Though the interview, which the Globe published Sunday, shed some light on bits of Rockefeller's enigmatic past and his relationship with his daughter, Rockefeller claimed to not remember much of his life before his 1994 marriage to Sandra L. Boss.
"I'm not quite sure what I'm supposed to remember," he said. "I don't lose much thought over it."
The man, who has been identified by police as German immigrant Christian Karl Gerhartsreiter, was also unapologetic about the alleged kidnapping, which sparked a six-day international manhunt.
"We had such a wonderful time," he said. "It was my six days of being, well, it was like a trance. It was so wonderful. It was so great to be with my daughter again."
When pushed for details about the incident, he stopped.
"Well, there's nothing I have to say about that," he said. "I love my daughter very much.

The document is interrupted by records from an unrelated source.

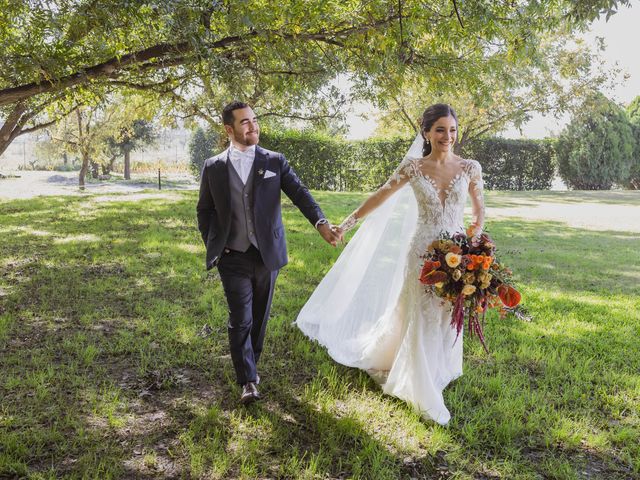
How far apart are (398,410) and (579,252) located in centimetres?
802

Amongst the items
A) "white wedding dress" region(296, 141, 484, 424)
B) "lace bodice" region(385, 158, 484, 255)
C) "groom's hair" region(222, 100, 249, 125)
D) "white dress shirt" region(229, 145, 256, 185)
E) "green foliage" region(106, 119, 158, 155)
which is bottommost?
"white wedding dress" region(296, 141, 484, 424)

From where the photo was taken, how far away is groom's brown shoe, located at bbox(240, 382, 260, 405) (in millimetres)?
4008

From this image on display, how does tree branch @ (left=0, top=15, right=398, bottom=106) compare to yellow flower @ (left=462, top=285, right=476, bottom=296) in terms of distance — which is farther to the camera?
tree branch @ (left=0, top=15, right=398, bottom=106)

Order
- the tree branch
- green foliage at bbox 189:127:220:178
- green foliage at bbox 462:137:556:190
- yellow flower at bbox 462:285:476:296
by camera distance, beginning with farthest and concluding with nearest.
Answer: green foliage at bbox 189:127:220:178 → green foliage at bbox 462:137:556:190 → the tree branch → yellow flower at bbox 462:285:476:296

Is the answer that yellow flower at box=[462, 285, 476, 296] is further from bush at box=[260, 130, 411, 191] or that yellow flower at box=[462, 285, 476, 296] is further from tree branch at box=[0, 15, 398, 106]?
bush at box=[260, 130, 411, 191]

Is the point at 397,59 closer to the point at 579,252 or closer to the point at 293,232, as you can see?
the point at 293,232

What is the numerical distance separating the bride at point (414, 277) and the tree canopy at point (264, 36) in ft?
3.87

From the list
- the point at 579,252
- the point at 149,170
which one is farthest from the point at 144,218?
the point at 149,170

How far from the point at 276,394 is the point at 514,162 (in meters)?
24.2

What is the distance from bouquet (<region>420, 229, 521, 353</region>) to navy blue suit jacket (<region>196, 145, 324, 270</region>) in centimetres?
117

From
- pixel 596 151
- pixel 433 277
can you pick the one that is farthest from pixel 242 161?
pixel 596 151

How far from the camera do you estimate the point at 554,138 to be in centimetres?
2628

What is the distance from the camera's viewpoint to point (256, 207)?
394cm

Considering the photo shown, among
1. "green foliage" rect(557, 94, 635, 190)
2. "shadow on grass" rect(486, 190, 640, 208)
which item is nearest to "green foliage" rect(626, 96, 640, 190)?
"green foliage" rect(557, 94, 635, 190)
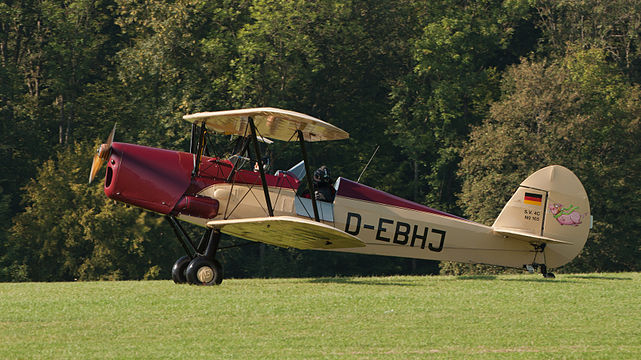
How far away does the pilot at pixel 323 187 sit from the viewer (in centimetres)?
1390

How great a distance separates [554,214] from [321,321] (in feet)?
21.1

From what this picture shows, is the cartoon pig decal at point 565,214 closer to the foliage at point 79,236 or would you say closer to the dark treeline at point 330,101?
the dark treeline at point 330,101

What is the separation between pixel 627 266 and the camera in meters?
31.6

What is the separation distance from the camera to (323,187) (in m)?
14.0

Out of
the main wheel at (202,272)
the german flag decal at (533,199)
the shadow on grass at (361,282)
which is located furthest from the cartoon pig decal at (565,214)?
the main wheel at (202,272)

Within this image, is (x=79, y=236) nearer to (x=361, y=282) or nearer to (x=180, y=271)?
(x=180, y=271)

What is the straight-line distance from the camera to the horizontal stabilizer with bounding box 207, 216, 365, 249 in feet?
39.1

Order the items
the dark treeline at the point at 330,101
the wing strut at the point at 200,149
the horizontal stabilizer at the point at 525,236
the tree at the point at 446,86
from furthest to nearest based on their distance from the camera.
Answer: the tree at the point at 446,86 < the dark treeline at the point at 330,101 < the horizontal stabilizer at the point at 525,236 < the wing strut at the point at 200,149

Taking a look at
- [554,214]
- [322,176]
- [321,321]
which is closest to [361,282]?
[322,176]

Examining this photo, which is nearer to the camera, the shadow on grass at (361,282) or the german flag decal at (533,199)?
the shadow on grass at (361,282)

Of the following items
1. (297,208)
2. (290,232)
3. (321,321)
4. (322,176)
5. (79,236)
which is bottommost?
(79,236)

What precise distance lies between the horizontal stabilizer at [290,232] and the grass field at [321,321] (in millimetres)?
672

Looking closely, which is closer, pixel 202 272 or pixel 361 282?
pixel 202 272

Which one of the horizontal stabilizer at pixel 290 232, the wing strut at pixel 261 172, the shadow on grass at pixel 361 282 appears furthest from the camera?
the shadow on grass at pixel 361 282
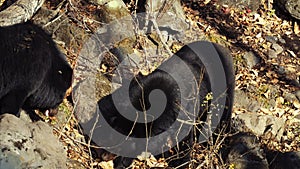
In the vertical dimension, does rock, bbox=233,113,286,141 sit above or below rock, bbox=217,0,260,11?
below

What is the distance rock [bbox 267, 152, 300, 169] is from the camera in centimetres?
676

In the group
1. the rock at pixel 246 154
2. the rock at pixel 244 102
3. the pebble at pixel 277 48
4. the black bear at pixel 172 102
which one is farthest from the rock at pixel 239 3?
the rock at pixel 246 154

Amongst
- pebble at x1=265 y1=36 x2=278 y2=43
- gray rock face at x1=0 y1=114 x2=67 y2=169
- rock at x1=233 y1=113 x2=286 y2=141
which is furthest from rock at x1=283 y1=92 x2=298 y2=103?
gray rock face at x1=0 y1=114 x2=67 y2=169

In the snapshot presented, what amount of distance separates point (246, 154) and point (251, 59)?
366 cm

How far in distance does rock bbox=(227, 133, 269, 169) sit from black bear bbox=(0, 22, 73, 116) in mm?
2301

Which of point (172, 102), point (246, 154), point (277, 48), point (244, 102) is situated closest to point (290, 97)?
point (244, 102)

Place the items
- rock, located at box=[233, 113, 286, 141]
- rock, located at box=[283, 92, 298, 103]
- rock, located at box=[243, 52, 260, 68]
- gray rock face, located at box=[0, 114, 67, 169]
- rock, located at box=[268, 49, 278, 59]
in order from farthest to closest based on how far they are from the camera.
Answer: rock, located at box=[268, 49, 278, 59] < rock, located at box=[243, 52, 260, 68] < rock, located at box=[283, 92, 298, 103] < rock, located at box=[233, 113, 286, 141] < gray rock face, located at box=[0, 114, 67, 169]

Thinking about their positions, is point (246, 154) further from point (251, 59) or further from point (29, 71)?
point (251, 59)

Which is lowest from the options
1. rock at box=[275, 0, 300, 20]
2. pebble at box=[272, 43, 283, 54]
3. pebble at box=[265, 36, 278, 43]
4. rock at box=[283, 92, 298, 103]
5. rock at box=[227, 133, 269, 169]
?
rock at box=[283, 92, 298, 103]

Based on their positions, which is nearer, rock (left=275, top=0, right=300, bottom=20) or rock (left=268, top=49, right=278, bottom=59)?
rock (left=268, top=49, right=278, bottom=59)

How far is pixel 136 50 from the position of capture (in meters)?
8.96

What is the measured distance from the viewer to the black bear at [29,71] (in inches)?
221

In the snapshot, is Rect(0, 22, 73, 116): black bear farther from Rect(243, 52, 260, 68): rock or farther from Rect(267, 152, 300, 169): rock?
Rect(243, 52, 260, 68): rock

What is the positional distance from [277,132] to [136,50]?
2656 millimetres
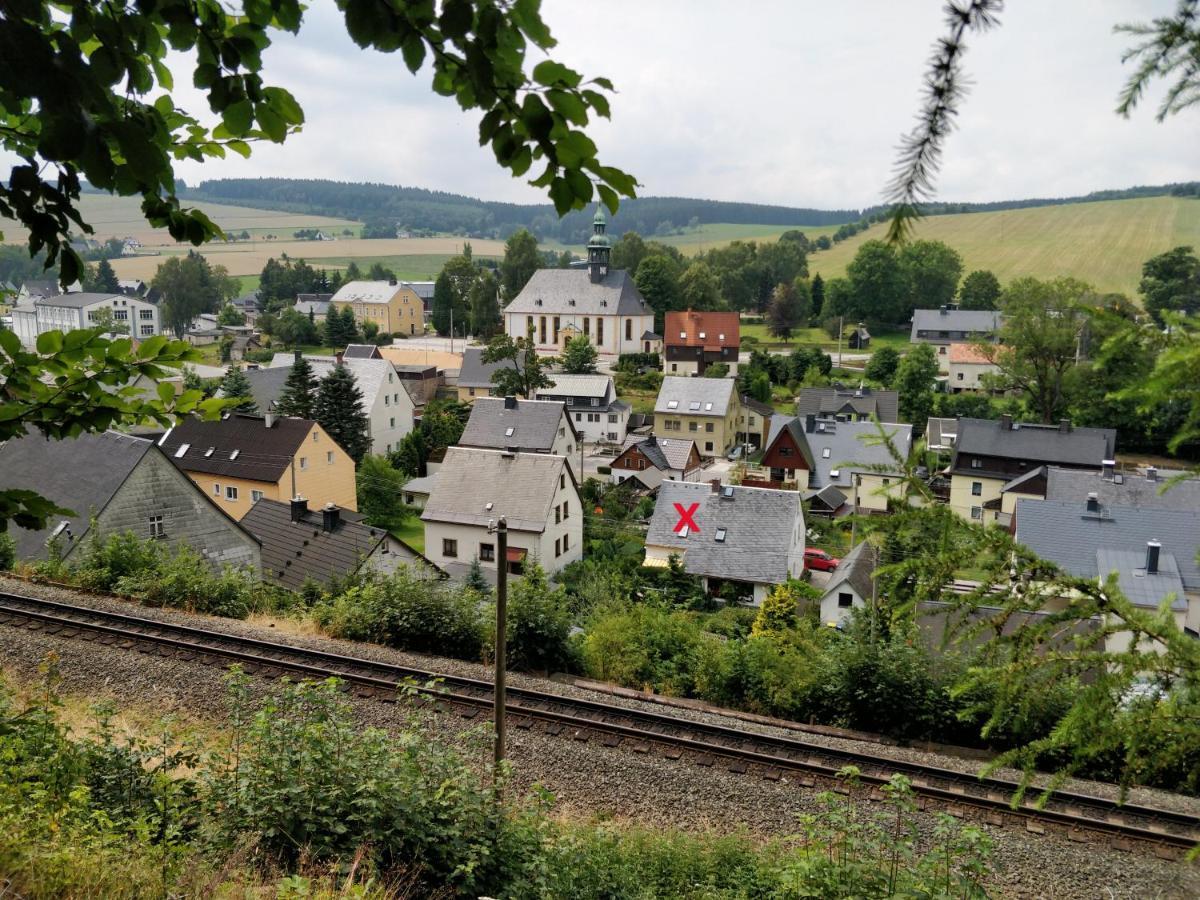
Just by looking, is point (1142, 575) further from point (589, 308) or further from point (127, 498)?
point (589, 308)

But, you know, I lost, and I lost big time in Boston."
Rockefeller, called an "enigma" by the FBI, is thought to have used up to a dozen aliases in search of fame and fortune throughout his life in what Suffolk County District Attorney spokesman Dan Conley called "the largest con I have ever seen in my professional career." Rockefeller claims to speak "five or six or seven" languages.

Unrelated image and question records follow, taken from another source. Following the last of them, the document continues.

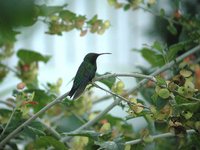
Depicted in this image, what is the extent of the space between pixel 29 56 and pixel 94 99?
195 mm

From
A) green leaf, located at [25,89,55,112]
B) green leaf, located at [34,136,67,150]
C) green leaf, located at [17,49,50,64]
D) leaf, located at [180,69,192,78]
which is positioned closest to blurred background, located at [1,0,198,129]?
green leaf, located at [17,49,50,64]

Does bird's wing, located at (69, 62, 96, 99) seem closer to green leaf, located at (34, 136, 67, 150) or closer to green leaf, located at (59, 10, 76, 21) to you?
green leaf, located at (34, 136, 67, 150)

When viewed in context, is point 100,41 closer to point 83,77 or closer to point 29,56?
point 29,56

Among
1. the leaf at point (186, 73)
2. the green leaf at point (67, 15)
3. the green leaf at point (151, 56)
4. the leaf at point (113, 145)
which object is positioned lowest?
the green leaf at point (151, 56)

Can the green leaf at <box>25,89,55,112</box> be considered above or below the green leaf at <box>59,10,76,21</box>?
below

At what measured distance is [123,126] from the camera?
2.71 ft

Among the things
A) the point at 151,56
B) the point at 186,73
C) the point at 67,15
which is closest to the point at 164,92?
the point at 186,73

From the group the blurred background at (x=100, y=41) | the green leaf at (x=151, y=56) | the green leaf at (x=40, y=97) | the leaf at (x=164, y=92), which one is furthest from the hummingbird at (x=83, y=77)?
the blurred background at (x=100, y=41)

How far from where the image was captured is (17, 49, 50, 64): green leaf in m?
0.92

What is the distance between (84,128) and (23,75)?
0.29 meters

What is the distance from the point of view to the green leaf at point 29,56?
921 millimetres

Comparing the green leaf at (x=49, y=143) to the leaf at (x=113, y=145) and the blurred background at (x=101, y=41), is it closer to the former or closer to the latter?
the leaf at (x=113, y=145)

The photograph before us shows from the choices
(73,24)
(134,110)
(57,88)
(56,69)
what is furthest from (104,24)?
(56,69)

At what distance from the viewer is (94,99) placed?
1007 mm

Authorities believe the man known as Rockefeller came to the United States from Germany in an exchange program in 1978 at age 17, under the name Christian Gerhartstreiter. In the mid-1980s, as Christopher Chichester, he moved to San Marino, Calif.
In 1985, Rockefeller's landlords, John and Linda Sohus, disappeared and now Los Angeles County detectives want to question Rockefeller about their presumed slaying.

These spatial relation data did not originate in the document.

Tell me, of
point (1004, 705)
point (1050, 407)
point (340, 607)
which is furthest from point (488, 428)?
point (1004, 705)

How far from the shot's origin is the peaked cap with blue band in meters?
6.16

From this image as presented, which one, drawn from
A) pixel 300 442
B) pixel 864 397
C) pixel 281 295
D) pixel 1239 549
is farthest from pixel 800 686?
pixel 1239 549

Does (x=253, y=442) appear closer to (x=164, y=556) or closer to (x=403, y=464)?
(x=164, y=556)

When reporters asked about his possible connection, Rockefeller's lawyer, Stephen B. Hrones, who sat in on the Globe's interview, simply told the reporters to "move on to something else."
Rockefeller had no reservations, however, about talking about his courtship of Sandra L. Boss in 1993.
They met, he said, at a "Clue party" in which guests come dressed as various Clue characters.
During this period of his life, Rockefeller said he worked as a researcher whose subject "was whatever [his] clients deemed worthy" and could have been "literally anything." He could not remember the names of any clients, however.
He proposed to Boss in 1994, but the couple never got a marriage license.
"There is some disagreement as to who was supposed to take care of the legalities of the wedding, the marriage," Rockefeller said. "Ultimately, neither one of us took care of it."
In 2001, Boss gave birth to Reigh, a development that surprised Rockefeller.
"I had never, never thought of becoming a father," he said, "and then suddenly this little bundle came along. ... It made a huge, huge impact on me. It was a life-changing experience."
During the Globe's interview, Rockefeller spoke at length about caring for Reigh, including teaching her to read the newspaper by age 2½. By three, he said, she could read the scientific journal Nature. The pair also read Alfred Lord Tennyson's poem "The Daisy" repeatedly.
Rockefeller said the marriage began to fall apart in 2006.
He said he would sit at "the dining table in the evening, and everyone is tired, and somewhat bored, and the discussion is not really going anywhere."
When Rockefeller and Boss began divorce proceedings in December, he refused to provide proof of his identity. That denial, combined with a damaging report by a court-appointed advocate for Reigh, led Rockefeller to lose custody of the child.
"Everything about the report was negative," Rockefeller said. "There was not one single positive line about me in the report. Nothing. Nothing whatsoever. Even witnesses who had testified on my behalf apparently gave negative testimony on me."
Though authorities believe Rockefeller had planned for months to kidnap his daughter, as evidenced by his purchase of a $400,000 home in Baltimore with cash and under another assumed name, he said he bought the house simply to "live quietly."
Despite his arrest, as the center of an internationally reported mystery, Rockefeller seems to have found the fame that authorities believe he was seeking since he entered the United States three decades ago.
Other inmates have even asked for his autograph.